» **Instruction**: Transcribe the records in full, keeping every character as it is.

» **Material for the task**:
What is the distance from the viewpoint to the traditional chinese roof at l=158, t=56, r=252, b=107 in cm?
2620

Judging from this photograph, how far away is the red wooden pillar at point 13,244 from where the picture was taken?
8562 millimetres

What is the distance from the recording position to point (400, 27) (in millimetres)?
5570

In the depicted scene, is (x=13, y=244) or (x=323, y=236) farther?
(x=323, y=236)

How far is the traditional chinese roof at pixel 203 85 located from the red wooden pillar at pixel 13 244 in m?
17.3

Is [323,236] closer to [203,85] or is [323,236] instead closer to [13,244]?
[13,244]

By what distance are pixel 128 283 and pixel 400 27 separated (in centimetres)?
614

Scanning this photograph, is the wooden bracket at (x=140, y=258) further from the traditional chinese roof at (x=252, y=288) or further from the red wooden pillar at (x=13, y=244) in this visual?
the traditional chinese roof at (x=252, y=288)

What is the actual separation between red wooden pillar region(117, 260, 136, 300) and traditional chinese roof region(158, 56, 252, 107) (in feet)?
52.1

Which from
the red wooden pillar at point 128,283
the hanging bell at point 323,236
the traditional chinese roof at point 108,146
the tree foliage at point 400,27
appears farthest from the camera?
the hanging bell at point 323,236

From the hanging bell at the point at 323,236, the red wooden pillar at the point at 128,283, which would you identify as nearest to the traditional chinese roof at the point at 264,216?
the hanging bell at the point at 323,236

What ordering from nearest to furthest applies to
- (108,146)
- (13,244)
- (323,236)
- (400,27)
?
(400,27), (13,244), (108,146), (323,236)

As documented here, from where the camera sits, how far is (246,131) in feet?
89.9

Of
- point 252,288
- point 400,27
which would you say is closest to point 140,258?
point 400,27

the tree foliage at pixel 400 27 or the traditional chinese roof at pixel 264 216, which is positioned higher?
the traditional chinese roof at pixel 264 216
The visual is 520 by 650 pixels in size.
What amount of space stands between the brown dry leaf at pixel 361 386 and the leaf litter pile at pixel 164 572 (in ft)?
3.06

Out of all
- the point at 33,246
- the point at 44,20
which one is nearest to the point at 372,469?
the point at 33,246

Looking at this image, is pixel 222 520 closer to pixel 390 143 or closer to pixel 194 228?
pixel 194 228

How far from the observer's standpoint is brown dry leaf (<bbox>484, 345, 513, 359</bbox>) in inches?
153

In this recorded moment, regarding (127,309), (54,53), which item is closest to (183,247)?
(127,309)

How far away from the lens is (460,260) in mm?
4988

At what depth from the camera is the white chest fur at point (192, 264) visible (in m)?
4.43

» **Solution for this exercise**:
What is the distance from the viewpoint to the traditional chinese roof at l=158, t=56, r=252, b=107 in cm?
2620

Judging from this photograph, how far away is the red wooden pillar at point 13,244 from where the picture was taken?
8562 millimetres

What is the distance from the recording position to point (400, 27) (in millimetres)?
5570

In the depicted scene, is (x=13, y=244) or (x=323, y=236) farther?
(x=323, y=236)

How far is the traditional chinese roof at pixel 203 85 located from the red wooden pillar at pixel 13 244 in m?
17.3

Is [323,236] closer to [203,85] or is [323,236] instead closer to [13,244]?
[13,244]

By what distance are pixel 128 283 and pixel 400 27 separated (in centimetres)?
614

Scanning this photograph, is the wooden bracket at (x=140, y=258) further from the traditional chinese roof at (x=252, y=288) or further from the red wooden pillar at (x=13, y=244) in this visual?
the traditional chinese roof at (x=252, y=288)

What is the actual separation between red wooden pillar region(117, 260, 136, 300) and traditional chinese roof region(158, 56, 252, 107) (in feet)?
52.1

Which from
the red wooden pillar at point 128,283
the hanging bell at point 323,236
the traditional chinese roof at point 108,146
the tree foliage at point 400,27
appears farthest from the camera?
the hanging bell at point 323,236

From the hanging bell at the point at 323,236, the red wooden pillar at the point at 128,283, which would you identify as nearest to the traditional chinese roof at the point at 264,216?
the hanging bell at the point at 323,236

What ordering from nearest to furthest applies to
- (108,146)
- (13,244)
- (323,236)
- (400,27)
?
(400,27), (13,244), (108,146), (323,236)

As documented here, from where the camera sits, how far is (246,131) in feet?
89.9

Of
- point 252,288
- point 400,27
which would you say is closest to point 140,258?
point 400,27

the tree foliage at pixel 400 27 or the traditional chinese roof at pixel 264 216, which is positioned higher?
the traditional chinese roof at pixel 264 216
The visual is 520 by 650 pixels in size.
What amount of space stands between the brown dry leaf at pixel 361 386 and the leaf litter pile at pixel 164 572 (in ft)?
3.06

Out of all
- the point at 33,246
- the point at 44,20
which one is nearest to the point at 372,469?
the point at 33,246

Looking at this image, is pixel 222 520 closer to pixel 390 143 or closer to pixel 194 228?
pixel 194 228

How far from the observer's standpoint is brown dry leaf (<bbox>484, 345, 513, 359</bbox>) in inches?
153

In this recorded moment, regarding (127,309), (54,53), which item is closest to (183,247)?
(127,309)

How far away from the lens is (460,260) in mm?
4988

At what depth from the camera is the white chest fur at point (192, 264) visible (in m)?
4.43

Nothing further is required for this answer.